## [SELECTED TEXT]

All of lore.kernel.org
 help / color / mirror / Atom feed
From: "Theodore Ts'o" <tytso@mit.edu>
To: Takashi Sato <sho@bsd.tnes.nec.co.jp>
Cc: linux-kernel@vger.kernel.org, ext2-devel@lists.sourceforge.net
Subject: Re: [Ext2-devel] [PATCH 1/2] ext2/3: Support 2^32-1 blocks(Kernel)
Date: Sat, 25 Mar 2006 22:01:15 -0500	[thread overview]
Message-ID: <20060326030114.GA2241@thunk.org> (raw)
In-Reply-To: <06f301c64c06$b820f440$4168010a@bsd.tnes.nec.co.jp>

On Mon, Mar 20, 2006 at 07:11:51PM +0900, Takashi Sato wrote:
> >I've just checked my i386 assembly language reference, and I don't see
> >any indication that the btsl, btrl, and btl instructions don't work if
> >the high bit is set on the bit number.  Have you done tests showing
> >that these instructions do not work correctly for filesystem sizes >
> >2**31 blocks, 
> 
> Of course I did and confirmed to get the segmentation fault
> at those instructions.

Thanks for the clarification.  FYI, this is what I checked into the
e2fsprogs mercurial repository.  Note the comments about potential
issues with using a filesystem just under 2**32 blocks on a 32-bit
system.  

						- Ted

# HG changeset patch
# User tytso@mit.edu
# Node ID de831ae49d51575d0f59f4ee2e198fa4d6a75c23
# Parent  dd0dd259cf22059412ae4e6f3e7a9e8756d02b1e
Fix the i386 bitmap operations so they are 32-bit clean

The x86 assembly instructures for bit test-and-set, test-and-clear,
etc., interpret the bit number as a 32-bit signed number, which is
problematic in order to support filesystems > 8TB.  

Added new inline functions (in C) to implement a
ext2fs_fast_set/clear_bit() that does not return the old value of the
bit, and use it for the fast block/bitmap functions.

Added a regression test suite to test the low-level bit operations
functions to make sure they work correctly.

## [RECORDED INFORMATION]

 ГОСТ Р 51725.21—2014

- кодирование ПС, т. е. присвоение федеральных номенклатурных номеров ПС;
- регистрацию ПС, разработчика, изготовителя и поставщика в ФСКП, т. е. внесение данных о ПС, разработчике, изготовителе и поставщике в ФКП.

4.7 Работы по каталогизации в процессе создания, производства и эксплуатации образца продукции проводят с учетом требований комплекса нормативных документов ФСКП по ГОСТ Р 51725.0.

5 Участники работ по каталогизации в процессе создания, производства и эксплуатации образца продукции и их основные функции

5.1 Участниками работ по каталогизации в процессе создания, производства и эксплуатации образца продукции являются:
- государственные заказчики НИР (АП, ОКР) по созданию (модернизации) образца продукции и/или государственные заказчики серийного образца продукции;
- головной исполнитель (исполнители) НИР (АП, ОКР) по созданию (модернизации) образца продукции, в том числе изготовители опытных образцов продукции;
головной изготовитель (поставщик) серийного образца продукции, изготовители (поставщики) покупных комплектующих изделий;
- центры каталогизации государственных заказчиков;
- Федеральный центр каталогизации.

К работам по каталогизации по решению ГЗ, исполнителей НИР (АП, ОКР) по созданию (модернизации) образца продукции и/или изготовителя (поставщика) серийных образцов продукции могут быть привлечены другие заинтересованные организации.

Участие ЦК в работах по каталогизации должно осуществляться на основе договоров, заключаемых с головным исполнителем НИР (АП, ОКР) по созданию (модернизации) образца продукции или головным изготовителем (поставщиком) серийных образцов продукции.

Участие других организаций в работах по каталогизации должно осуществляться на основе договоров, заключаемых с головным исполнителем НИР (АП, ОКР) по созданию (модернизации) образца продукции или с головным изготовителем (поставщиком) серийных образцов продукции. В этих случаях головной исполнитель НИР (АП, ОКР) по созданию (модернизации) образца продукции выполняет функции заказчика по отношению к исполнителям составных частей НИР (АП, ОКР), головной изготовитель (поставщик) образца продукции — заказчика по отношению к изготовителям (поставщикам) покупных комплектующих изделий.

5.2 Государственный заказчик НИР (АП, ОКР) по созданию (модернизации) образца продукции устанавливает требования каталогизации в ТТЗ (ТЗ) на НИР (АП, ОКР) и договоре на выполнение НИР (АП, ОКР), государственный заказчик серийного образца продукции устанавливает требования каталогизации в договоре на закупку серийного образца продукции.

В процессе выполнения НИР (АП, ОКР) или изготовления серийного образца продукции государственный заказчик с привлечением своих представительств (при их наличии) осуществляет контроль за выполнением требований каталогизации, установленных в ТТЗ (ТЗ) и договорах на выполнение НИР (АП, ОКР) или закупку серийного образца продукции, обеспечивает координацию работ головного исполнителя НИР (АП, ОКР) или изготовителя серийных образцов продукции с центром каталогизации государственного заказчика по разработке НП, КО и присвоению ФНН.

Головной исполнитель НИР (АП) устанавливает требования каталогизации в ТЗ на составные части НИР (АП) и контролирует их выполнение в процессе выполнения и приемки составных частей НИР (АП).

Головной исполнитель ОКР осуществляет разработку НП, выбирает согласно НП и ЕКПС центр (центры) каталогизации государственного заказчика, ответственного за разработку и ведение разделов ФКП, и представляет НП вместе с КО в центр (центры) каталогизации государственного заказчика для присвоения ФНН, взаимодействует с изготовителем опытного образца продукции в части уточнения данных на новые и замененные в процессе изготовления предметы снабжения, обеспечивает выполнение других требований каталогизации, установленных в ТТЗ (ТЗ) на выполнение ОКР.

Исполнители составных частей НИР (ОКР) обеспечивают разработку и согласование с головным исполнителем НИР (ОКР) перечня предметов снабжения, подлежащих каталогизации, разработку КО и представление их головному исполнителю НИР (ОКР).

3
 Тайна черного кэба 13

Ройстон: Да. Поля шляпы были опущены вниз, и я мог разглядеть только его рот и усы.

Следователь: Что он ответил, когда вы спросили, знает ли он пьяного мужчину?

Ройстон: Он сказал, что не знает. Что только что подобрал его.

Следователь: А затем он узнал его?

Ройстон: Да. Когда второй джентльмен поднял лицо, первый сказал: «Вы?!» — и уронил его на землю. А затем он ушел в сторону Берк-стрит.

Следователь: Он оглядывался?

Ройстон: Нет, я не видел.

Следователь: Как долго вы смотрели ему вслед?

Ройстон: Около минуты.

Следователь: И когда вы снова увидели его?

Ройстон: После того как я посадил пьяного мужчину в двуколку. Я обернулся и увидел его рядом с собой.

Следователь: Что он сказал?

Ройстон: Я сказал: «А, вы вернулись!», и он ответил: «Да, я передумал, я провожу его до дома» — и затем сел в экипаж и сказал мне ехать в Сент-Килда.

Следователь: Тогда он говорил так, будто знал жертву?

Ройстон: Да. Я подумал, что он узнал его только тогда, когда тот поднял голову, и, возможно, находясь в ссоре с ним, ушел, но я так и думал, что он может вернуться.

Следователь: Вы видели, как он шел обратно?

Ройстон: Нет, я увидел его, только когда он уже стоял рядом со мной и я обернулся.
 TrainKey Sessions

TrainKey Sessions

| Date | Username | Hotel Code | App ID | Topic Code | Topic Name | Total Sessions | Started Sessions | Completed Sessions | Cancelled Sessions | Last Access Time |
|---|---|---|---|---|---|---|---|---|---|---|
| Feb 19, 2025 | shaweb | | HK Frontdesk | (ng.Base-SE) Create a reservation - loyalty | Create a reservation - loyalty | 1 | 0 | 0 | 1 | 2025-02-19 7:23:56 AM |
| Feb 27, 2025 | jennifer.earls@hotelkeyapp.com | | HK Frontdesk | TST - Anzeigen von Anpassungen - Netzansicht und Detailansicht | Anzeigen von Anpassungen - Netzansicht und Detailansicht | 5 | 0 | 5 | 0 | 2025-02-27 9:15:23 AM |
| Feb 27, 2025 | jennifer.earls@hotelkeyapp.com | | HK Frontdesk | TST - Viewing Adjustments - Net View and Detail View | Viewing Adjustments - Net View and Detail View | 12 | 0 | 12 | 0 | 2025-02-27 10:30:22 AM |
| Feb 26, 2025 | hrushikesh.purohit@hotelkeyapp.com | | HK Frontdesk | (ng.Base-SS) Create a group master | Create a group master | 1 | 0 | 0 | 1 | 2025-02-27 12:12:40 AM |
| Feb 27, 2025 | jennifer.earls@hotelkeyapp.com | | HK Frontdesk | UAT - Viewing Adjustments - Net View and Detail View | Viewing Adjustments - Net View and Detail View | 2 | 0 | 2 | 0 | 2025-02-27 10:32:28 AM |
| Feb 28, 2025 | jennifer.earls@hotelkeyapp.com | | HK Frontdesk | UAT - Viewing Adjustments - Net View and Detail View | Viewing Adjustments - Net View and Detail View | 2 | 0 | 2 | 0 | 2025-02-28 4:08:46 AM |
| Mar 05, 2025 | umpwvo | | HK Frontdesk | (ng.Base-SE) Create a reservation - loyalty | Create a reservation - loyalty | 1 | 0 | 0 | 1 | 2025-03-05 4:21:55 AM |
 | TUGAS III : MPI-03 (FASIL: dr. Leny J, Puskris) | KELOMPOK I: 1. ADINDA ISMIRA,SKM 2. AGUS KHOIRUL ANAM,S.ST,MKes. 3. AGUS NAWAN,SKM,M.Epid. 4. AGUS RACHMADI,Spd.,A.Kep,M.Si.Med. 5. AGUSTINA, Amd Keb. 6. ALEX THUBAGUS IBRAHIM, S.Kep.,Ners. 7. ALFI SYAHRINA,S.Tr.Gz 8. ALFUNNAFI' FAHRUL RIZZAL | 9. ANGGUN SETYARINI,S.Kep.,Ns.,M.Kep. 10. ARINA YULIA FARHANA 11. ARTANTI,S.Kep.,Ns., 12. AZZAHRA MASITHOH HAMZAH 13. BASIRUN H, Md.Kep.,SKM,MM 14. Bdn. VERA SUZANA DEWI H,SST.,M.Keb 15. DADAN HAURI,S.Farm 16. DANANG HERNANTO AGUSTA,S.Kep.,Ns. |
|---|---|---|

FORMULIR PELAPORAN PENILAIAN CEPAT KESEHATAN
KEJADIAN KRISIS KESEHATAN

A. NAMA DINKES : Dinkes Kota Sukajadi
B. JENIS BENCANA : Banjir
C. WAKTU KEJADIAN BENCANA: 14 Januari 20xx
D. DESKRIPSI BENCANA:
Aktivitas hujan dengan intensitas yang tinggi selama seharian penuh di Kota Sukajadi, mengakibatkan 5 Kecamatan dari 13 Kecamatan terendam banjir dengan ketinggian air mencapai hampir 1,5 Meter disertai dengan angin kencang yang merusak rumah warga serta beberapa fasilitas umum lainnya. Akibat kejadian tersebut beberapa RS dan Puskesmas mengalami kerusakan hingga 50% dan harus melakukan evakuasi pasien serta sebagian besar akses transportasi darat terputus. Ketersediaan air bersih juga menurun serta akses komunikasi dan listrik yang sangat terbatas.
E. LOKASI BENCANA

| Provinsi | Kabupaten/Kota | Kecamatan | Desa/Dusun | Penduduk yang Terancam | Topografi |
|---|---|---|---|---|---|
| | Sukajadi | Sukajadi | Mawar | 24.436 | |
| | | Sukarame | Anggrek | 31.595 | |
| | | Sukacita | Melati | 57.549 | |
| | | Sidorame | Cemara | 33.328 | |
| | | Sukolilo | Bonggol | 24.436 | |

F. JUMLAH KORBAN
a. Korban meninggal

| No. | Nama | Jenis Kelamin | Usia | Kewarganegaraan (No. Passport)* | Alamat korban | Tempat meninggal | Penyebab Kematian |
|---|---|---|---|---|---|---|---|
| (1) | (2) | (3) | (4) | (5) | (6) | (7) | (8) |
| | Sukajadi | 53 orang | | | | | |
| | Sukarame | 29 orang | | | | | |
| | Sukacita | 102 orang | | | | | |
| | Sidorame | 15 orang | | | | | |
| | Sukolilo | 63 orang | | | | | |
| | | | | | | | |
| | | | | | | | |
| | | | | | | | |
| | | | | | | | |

## [WHAT IS NEEDED]
Based on the mailing-list message about ext2/3 block support, explain in one to three sentences why the i386 bitmap operations had to be made 32-bit clean.

## [TASK OUTPUT]
The x86 assembly instructions for bit test-and-set, test-and-clear, and related operations treat the bit number as a 32-bit signed number. This prevents support for filesystems larger than 8TB. Testing confirmed segmentation faults at those instructions.